**What to do**
Duplicate the passage of the Orlando column that begins at the words "WORKING ON A" and stops after "and conclusions wrong.".

**Provided text**
>>

WORKING ON A THEORY ABOUT ORLANDO
A CounterPoints Column
By J. Douglas Allen-Taylor
For expert fiction and non-fiction editing consultation, email me at safero@earthlink.net
Among so many other lessons to be learned from the mid-June mass-murder
shooting at Pulse, the Orlando LGBT club, is a caution against locking
ourselves into assumptions and conclusions before enough information is
gathered and known. Now that a few weeks have passed since the horrific event,
and the initial furor has cooled off a bit, we can more easily see where some
of those early assumptions and conclusions wrong.
Many—including Republican presidential candidate Donald
Trump—shut off all further analysis once they learned that the lone American-born
shooter was a practicing Muslim, had an Arabic name—Omar Mir Seddique Mateen—and that he had both identified himself as an "Islamic
soldier" and pledged his allegiance to the Islamic State of Iraq and the
Levant (commonly known as either ISIS or ISIL) in 911 calls he made in the
midst of the shootings. From that moment on, many declared the Orlando massacre
to be an act of "radical Islamic international terrorism."

<<

**Information supplied**
>>

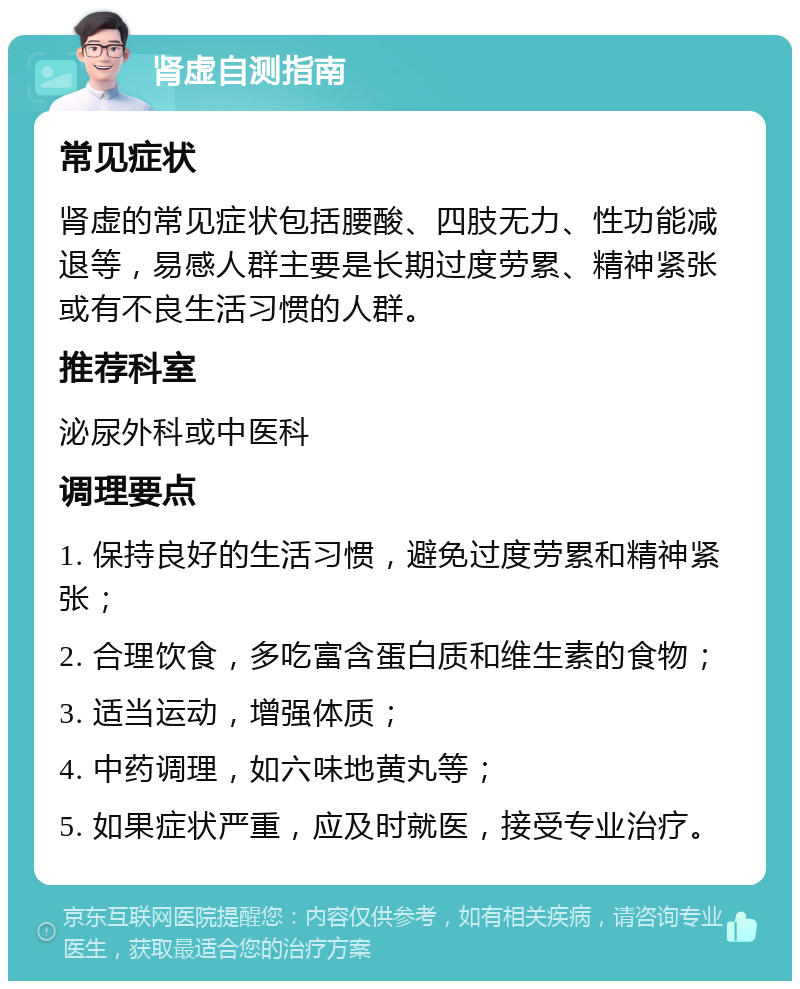 肾虚自测指南

常见症状

肾虚的常见症状包括腰酸、四肢无力、性功能减退等，易感人群主要是长期过度劳累、精神紧张或有不良生活习惯的人群。

推荐科室

泌尿外科或中医科

调理要点

1. 保持良好的生活习惯，避免过度劳累和精神紧张；

2. 合理饮食，多吃富含蛋白质和维生素的食物；

3. 适当运动，增强体质；

4. 中药调理，如六味地黄丸等；

5. 如果症状严重，应及时就医，接受专业治疗。

京东互联网医院提醒您：内容仅供参考，如有相关疾病，请咨询专业医生，获取最适合您的治疗方案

<<

**Exercise result**
WORKING ON A THEORY ABOUT ORLANDO
A CounterPoints Column
By J. Douglas Allen-Taylor
For expert fiction and non-fiction editing consultation, email me at safero@earthlink.net
Among so many other lessons to be learned from the mid-June mass-murder
shooting at Pulse, the Orlando LGBT club, is a caution against locking
ourselves into assumptions and conclusions before enough information is
gathered and known. Now that a few weeks have passed since the horrific event,
and the initial furor has cooled off a bit, we can more easily see where some
of those early assumptions and conclusions wrong.